**Consigne 1**
Indiquez combien de lignes des rangées contiennent la chaîne « viewer », en respectant la casse. Répondez par ce nombre seul.

**Document source**
Et les occupés devinrent occupants…

Entre Clèves et Aix-la-Chapelle, puis jusqu’à Monschau et Blankenheim et un temps dans la Ruhr, la Grande Guerre a été suivie par une longue présence armée des Belges en Allemagne. Ces années au bord du Rhin, dans le cadre des politiques alliées de sécurité et de réparations, n’ont pas été exemptes de violences de part et d’autre (1918-1930)

   Pendant près de douze ans, de décembre 1918 à juin 1930, la Belgique a occupé, entre Clèves et Aix-la-Chapelle, ceux qui l’avaient précédemment envahie. La zone s’est élargie ensuite vers l’ouest jusqu’à Monschau et vers l’est jusqu’à Blankenheim pour atteindre une superficie de  5564 km², équivalant à un peu plus que nos actuelles provinces de Liège et de Brabant wallon augmentées de la Région de Bruxelles-Capitale. Une population de près de 1,5 million d’habitants s’est trouvée surveillée, voire punie, par des effectifs qui ont grimpé jusqu’à un pic de 48.000 hommes et 2000 officiers en mars 1919. Cet épisode, qui n’est pas le plus familier au grand public, a trouvé son historienne en Anne Godfroid, docteure de l’Université libre de Bruxelles et de l’Ecole royale militaire, travaillant au musée royal de l’Armée [1].

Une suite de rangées
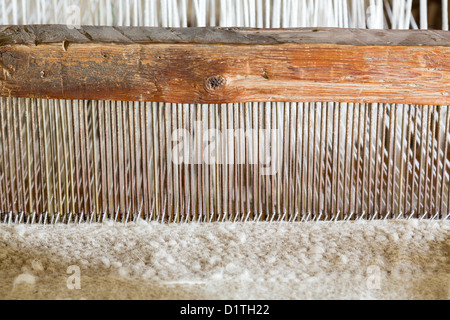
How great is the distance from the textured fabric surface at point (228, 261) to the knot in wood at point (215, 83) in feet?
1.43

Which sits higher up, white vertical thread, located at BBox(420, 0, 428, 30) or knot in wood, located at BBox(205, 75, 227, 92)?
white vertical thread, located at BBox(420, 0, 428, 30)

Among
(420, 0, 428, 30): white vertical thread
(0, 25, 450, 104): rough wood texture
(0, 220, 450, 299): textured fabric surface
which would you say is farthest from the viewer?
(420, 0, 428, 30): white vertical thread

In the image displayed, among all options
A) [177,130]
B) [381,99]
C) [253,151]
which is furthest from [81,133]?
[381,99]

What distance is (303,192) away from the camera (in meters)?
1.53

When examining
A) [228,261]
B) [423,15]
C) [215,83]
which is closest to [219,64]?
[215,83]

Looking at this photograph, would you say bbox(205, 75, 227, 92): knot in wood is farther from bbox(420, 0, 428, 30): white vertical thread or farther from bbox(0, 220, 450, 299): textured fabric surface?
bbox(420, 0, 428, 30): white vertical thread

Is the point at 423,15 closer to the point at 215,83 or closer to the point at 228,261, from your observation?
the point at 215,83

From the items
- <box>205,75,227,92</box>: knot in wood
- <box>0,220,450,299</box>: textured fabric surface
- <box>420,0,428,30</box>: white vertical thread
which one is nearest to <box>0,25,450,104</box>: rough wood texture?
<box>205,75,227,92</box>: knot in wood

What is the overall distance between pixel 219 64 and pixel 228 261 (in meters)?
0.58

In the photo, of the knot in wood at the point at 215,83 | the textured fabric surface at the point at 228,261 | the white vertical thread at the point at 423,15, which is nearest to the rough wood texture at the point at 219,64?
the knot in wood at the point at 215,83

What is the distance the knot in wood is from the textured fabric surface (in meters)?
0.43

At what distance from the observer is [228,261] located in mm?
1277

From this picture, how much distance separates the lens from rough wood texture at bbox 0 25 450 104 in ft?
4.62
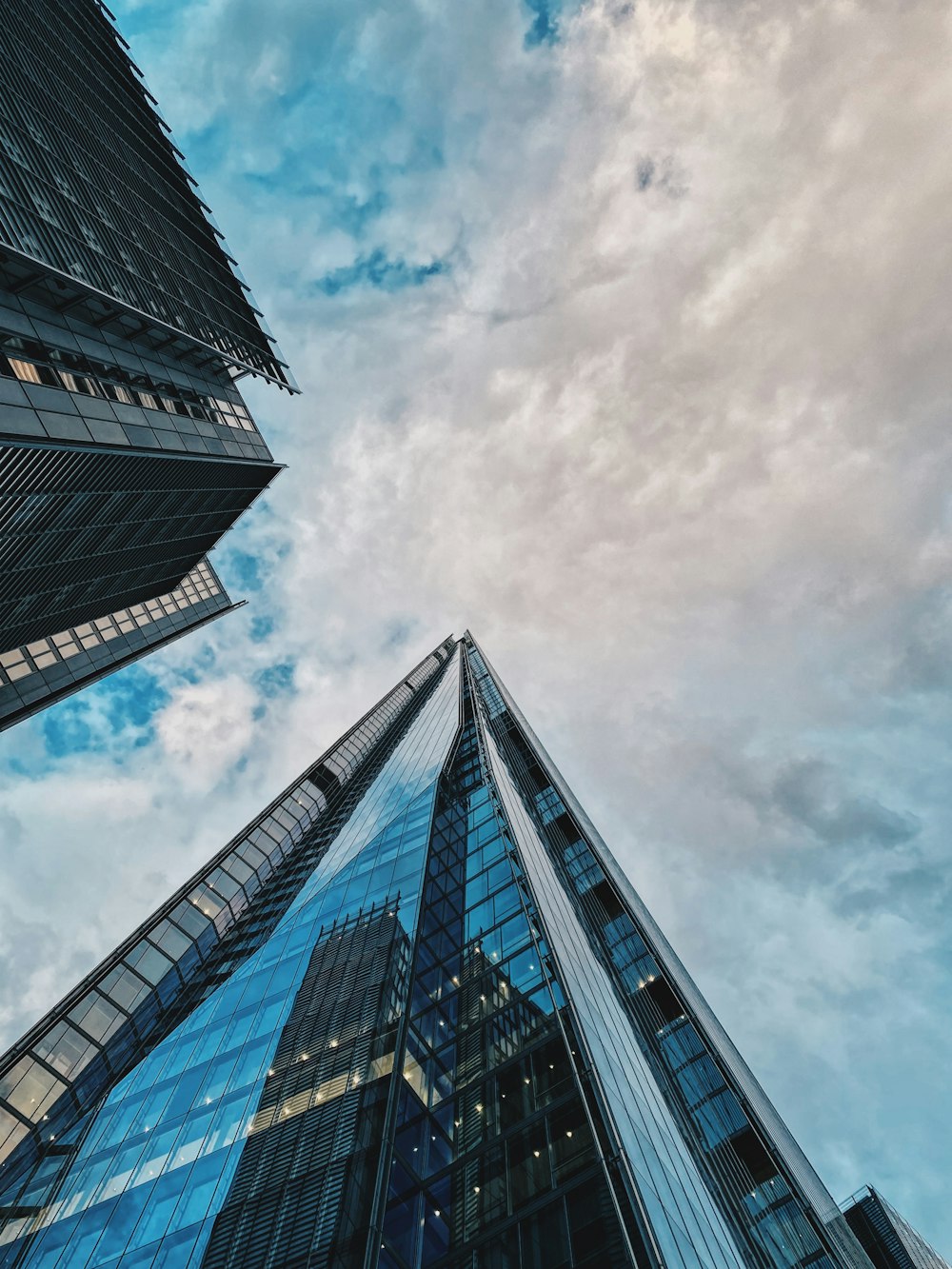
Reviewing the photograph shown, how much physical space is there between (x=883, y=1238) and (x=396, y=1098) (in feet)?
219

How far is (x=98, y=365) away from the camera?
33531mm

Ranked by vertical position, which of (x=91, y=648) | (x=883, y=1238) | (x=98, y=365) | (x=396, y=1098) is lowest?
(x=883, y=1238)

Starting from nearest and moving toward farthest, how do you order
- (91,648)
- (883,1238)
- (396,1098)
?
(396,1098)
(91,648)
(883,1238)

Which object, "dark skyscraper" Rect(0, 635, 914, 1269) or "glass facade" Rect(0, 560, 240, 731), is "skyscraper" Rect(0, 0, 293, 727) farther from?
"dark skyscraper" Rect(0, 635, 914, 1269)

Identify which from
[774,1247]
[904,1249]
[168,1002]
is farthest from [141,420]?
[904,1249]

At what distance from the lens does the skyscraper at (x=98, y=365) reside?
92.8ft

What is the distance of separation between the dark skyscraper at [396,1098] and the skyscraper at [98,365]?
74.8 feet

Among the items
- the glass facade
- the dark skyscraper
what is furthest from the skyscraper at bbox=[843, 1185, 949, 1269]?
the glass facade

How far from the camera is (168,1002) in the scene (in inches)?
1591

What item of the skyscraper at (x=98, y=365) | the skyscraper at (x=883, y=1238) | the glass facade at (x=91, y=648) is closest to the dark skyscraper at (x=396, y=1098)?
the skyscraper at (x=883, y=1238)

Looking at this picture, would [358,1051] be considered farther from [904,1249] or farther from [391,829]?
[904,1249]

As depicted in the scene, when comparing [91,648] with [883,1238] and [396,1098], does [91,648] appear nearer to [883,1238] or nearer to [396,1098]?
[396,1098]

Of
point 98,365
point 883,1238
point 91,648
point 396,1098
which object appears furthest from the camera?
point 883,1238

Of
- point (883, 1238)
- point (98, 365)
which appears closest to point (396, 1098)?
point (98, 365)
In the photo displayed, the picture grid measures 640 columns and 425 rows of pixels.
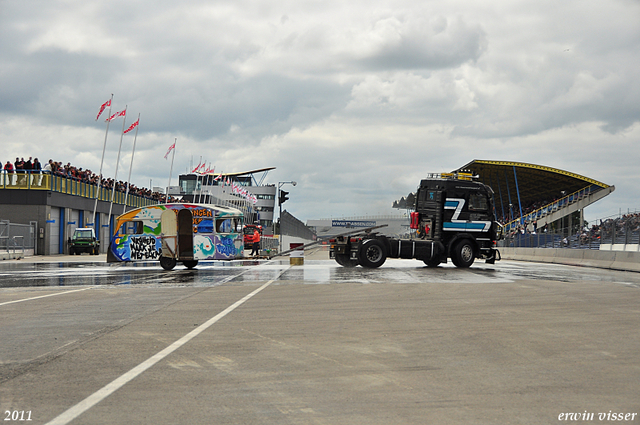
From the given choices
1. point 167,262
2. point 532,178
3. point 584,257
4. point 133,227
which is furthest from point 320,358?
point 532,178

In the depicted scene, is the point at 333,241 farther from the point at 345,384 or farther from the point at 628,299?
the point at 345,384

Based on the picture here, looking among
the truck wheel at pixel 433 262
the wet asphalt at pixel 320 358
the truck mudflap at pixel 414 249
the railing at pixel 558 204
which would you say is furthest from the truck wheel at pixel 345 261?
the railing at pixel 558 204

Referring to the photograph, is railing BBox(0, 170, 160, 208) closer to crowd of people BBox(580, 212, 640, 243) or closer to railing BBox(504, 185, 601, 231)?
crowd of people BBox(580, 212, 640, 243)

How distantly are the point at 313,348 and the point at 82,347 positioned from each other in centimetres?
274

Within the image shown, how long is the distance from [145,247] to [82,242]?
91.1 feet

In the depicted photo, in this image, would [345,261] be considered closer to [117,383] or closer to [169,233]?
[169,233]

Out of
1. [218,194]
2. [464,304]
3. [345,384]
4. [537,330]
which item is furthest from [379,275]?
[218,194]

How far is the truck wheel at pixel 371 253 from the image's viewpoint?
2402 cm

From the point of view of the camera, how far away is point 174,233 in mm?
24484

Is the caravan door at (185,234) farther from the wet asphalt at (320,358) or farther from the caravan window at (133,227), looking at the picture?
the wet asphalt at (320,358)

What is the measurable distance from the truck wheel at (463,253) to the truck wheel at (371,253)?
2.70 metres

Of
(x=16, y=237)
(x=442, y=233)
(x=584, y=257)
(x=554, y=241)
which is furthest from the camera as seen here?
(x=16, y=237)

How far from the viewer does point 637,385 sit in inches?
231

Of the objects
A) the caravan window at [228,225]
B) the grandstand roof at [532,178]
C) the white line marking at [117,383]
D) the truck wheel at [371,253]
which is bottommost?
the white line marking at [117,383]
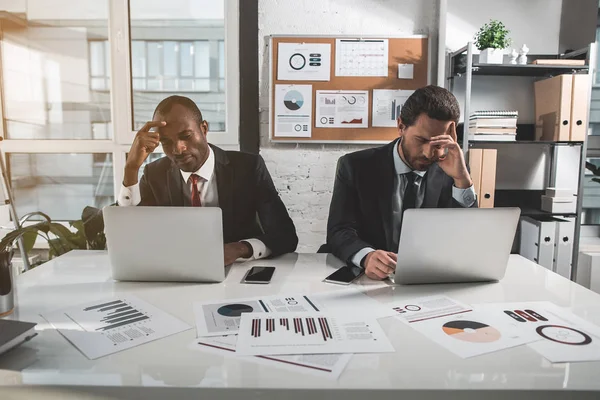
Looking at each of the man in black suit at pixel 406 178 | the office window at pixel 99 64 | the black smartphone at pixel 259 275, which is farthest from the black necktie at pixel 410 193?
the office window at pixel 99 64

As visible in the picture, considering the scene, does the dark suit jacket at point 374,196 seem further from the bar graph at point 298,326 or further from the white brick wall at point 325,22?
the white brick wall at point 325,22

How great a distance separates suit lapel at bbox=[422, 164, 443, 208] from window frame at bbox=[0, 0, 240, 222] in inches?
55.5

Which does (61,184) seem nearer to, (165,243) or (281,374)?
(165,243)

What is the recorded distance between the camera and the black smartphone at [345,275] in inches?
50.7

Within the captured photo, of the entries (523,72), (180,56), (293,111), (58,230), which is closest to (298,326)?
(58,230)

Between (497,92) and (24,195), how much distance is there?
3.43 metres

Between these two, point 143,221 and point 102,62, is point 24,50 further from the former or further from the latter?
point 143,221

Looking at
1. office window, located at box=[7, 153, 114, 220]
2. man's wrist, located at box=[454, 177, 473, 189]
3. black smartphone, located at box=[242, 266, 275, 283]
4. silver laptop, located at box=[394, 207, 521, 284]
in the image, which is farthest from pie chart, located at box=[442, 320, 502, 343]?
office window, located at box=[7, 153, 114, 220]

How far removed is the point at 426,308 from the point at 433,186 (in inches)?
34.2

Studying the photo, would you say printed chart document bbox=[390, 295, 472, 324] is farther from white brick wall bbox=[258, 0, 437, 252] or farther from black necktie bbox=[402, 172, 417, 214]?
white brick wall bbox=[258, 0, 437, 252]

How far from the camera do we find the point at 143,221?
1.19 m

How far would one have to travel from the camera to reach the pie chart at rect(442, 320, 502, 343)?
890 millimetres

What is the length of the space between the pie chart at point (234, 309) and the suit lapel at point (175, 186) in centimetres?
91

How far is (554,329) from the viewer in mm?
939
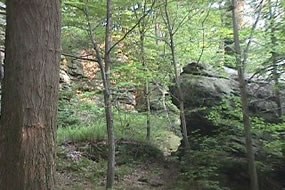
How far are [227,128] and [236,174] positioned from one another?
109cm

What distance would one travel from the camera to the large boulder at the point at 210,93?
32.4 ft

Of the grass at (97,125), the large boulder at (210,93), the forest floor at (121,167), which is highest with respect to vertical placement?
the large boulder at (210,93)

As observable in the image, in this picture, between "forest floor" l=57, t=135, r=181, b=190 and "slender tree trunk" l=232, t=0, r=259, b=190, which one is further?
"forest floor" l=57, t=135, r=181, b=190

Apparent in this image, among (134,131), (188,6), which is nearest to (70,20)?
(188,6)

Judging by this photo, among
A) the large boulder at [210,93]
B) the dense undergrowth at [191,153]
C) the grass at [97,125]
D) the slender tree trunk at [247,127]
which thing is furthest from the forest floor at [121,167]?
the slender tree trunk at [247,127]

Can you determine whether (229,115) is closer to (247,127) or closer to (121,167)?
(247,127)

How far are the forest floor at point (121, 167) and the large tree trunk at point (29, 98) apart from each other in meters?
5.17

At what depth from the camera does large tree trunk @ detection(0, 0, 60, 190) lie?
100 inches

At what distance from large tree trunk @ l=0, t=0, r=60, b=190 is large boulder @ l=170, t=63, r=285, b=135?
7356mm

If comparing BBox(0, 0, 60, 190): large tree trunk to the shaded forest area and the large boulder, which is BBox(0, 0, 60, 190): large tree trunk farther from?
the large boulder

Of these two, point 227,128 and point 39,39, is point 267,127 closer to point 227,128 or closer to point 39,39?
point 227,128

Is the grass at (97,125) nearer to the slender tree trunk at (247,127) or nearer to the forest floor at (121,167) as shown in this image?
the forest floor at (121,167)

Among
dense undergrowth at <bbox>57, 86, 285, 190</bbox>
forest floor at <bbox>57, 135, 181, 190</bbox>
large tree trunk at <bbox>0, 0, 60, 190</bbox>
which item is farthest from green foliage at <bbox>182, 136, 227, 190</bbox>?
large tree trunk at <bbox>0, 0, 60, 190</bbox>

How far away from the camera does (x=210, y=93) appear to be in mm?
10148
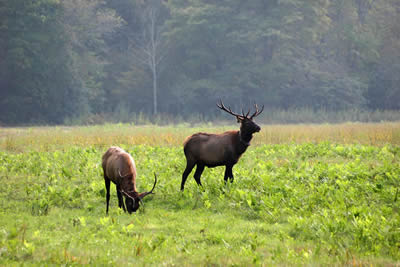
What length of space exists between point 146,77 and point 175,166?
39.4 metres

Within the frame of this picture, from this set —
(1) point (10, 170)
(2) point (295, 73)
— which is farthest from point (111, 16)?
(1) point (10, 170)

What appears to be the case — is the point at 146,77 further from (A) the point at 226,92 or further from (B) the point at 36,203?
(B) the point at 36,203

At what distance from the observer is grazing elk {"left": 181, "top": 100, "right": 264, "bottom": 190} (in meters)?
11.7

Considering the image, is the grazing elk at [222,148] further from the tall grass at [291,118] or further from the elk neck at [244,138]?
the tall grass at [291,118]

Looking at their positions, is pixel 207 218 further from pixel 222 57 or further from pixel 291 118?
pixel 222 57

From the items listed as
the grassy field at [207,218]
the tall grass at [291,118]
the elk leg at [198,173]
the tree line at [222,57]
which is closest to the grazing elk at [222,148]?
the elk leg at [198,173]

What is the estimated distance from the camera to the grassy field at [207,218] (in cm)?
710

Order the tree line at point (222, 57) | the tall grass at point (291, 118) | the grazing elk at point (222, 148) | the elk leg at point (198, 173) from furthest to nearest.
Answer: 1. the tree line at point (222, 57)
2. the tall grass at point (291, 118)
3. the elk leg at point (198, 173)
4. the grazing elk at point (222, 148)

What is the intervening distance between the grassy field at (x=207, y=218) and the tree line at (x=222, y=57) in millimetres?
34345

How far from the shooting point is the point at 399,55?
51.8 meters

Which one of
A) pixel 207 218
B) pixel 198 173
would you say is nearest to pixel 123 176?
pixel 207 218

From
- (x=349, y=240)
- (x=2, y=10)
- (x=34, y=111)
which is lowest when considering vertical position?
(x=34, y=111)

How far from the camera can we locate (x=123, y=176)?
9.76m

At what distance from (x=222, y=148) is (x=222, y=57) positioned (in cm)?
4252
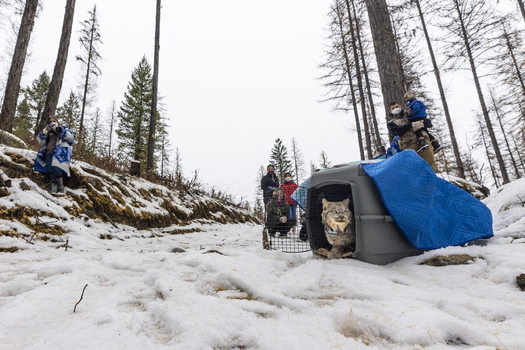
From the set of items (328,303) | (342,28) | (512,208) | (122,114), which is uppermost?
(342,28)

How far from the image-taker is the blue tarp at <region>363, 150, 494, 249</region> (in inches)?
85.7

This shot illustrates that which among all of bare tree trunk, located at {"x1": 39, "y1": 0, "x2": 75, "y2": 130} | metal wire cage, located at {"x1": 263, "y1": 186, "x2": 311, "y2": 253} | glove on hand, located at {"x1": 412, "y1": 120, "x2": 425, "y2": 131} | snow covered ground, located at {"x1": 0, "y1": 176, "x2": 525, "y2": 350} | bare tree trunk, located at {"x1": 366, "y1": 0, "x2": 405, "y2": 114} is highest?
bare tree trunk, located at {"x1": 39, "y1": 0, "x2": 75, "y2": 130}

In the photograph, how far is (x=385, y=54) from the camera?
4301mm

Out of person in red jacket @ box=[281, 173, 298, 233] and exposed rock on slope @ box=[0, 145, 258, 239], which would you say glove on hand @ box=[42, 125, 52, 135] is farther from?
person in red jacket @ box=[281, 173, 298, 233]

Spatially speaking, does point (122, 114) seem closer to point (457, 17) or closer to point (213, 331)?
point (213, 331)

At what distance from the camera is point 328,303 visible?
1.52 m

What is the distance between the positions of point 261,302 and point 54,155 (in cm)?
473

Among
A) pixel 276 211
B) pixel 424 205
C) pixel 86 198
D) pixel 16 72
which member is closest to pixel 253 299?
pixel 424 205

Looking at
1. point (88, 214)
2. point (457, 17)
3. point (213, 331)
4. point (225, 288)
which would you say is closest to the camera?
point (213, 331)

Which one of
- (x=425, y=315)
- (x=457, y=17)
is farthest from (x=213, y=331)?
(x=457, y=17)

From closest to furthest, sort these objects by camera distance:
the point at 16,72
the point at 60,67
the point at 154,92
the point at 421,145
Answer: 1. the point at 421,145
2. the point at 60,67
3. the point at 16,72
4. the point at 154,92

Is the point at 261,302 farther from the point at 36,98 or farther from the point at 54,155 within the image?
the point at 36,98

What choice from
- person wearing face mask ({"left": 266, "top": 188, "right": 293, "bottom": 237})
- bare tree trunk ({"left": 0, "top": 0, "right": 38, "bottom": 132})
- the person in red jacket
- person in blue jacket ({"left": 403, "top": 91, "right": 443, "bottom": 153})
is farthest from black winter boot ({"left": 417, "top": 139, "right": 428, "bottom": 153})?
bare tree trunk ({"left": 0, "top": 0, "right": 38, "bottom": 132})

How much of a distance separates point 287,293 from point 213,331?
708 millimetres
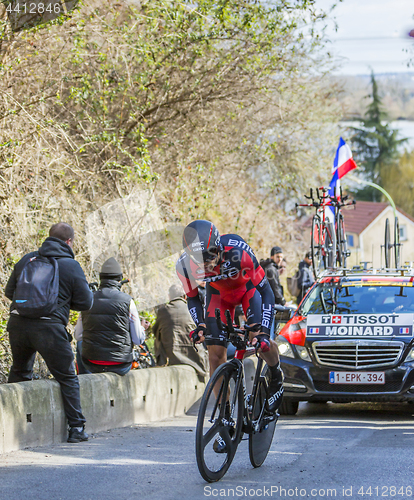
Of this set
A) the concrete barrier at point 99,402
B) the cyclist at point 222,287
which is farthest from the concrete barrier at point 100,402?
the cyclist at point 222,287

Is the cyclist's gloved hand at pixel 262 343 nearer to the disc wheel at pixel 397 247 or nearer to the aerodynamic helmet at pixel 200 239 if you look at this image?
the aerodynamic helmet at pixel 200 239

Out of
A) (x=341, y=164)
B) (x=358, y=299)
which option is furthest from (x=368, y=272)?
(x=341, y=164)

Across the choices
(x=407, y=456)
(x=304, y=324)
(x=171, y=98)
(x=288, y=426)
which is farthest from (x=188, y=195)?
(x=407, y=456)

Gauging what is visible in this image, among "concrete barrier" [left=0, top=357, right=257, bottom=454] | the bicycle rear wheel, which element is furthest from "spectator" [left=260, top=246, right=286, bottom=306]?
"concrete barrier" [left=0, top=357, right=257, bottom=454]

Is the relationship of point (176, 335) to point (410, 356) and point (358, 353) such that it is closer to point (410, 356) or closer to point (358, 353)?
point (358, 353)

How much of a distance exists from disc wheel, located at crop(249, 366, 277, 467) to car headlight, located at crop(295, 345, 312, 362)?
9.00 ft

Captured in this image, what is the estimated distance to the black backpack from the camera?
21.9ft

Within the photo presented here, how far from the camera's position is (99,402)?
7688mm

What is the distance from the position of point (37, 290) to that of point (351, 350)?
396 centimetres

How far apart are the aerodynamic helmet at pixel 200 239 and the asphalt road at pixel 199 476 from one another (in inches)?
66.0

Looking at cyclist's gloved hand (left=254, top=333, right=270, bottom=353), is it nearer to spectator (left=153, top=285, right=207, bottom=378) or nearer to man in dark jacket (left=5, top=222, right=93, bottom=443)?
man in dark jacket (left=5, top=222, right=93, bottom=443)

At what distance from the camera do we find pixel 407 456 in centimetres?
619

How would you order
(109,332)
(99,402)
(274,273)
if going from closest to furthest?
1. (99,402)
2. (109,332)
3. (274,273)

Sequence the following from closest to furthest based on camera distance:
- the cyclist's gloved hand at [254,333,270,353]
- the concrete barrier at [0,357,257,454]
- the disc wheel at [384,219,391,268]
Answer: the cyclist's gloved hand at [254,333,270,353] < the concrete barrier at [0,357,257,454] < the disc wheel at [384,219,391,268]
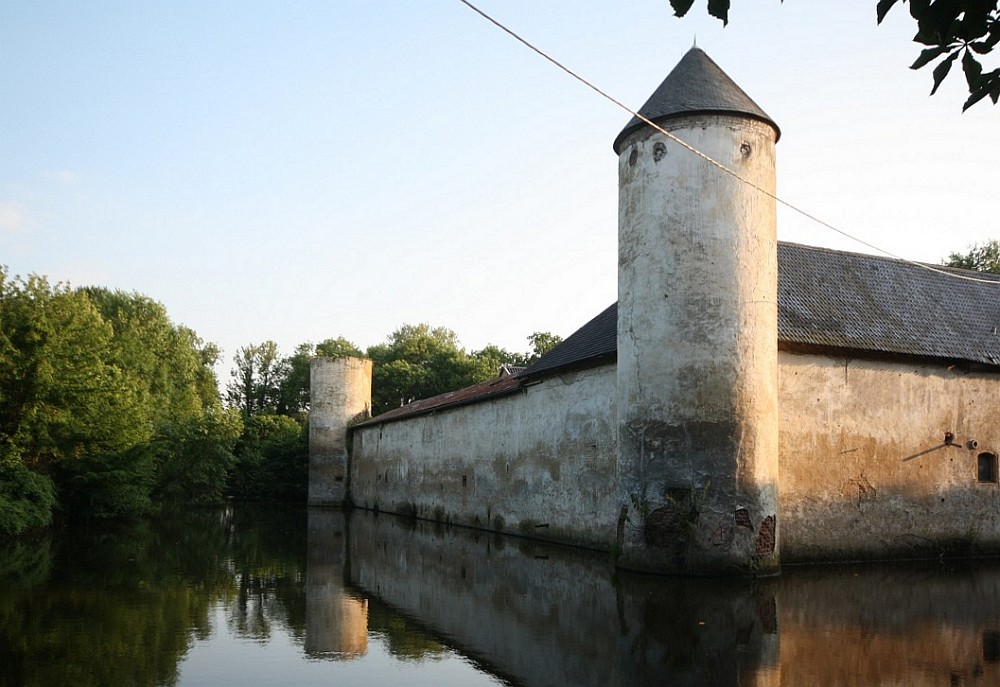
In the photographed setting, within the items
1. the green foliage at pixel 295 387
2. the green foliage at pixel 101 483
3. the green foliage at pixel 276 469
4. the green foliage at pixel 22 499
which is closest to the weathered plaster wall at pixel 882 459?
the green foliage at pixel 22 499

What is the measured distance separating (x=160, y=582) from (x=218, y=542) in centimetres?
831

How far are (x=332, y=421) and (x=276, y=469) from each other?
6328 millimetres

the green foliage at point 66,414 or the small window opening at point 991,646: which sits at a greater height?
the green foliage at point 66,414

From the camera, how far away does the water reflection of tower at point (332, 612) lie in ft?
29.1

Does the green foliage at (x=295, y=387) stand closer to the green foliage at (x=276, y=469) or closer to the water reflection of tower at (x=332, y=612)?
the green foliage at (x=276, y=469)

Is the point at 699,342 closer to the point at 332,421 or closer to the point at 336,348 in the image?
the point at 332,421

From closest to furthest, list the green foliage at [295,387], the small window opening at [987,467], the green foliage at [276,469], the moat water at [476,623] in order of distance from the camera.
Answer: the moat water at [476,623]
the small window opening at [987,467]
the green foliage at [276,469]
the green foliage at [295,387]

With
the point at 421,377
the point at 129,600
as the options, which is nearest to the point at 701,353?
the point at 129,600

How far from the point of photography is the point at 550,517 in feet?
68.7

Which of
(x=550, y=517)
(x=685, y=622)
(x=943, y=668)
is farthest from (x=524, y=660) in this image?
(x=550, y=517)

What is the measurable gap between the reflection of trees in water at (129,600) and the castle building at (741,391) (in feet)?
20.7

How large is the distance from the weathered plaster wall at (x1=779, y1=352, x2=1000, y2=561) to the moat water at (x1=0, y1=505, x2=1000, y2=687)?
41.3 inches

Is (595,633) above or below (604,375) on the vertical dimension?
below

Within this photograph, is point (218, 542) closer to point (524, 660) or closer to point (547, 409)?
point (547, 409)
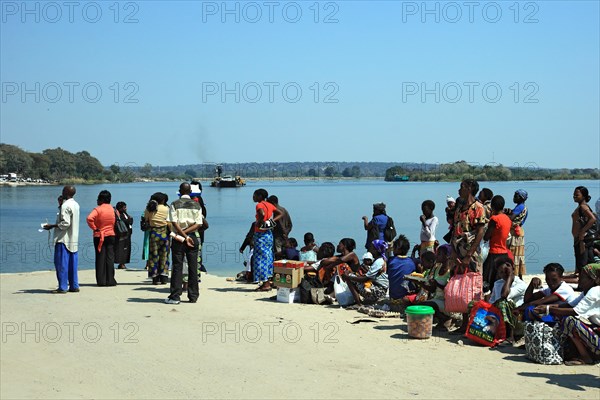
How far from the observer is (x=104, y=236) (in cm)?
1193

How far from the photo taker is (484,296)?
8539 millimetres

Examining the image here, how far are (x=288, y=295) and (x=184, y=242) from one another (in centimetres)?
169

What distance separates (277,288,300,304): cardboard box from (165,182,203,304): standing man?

**Consigne 2**
Recopiez à l'identique le passage du texte sur l'occupation belge en Allemagne, depuis « Pendant près de » jusqu'à « de l’Armée [1]. » inclus.

**Réponse complète 1**
3

**Réponse complète 2**
Pendant près de douze ans, de décembre 1918 à juin 1930, la Belgique a occupé, entre Clèves et Aix-la-Chapelle, ceux qui l’avaient précédemment envahie. La zone s’est élargie ensuite vers l’ouest jusqu’à Monschau et vers l’est jusqu’à Blankenheim pour atteindre une superficie de  5564 km², équivalant à un peu plus que nos actuelles provinces de Liège et de Brabant wallon augmentées de la Région de Bruxelles-Capitale. Une population de près de 1,5 million d’habitants s’est trouvée surveillée, voire punie, par des effectifs qui ont grimpé jusqu’à un pic de 48.000 hommes et 2000 officiers en mars 1919. Cet épisode, qui n’est pas le plus familier au grand public, a trouvé son historienne en Anne Godfroid, docteure de l’Université libre de Bruxelles et de l’Ecole royale militaire, travaillant au musée royal de l’Armée [1].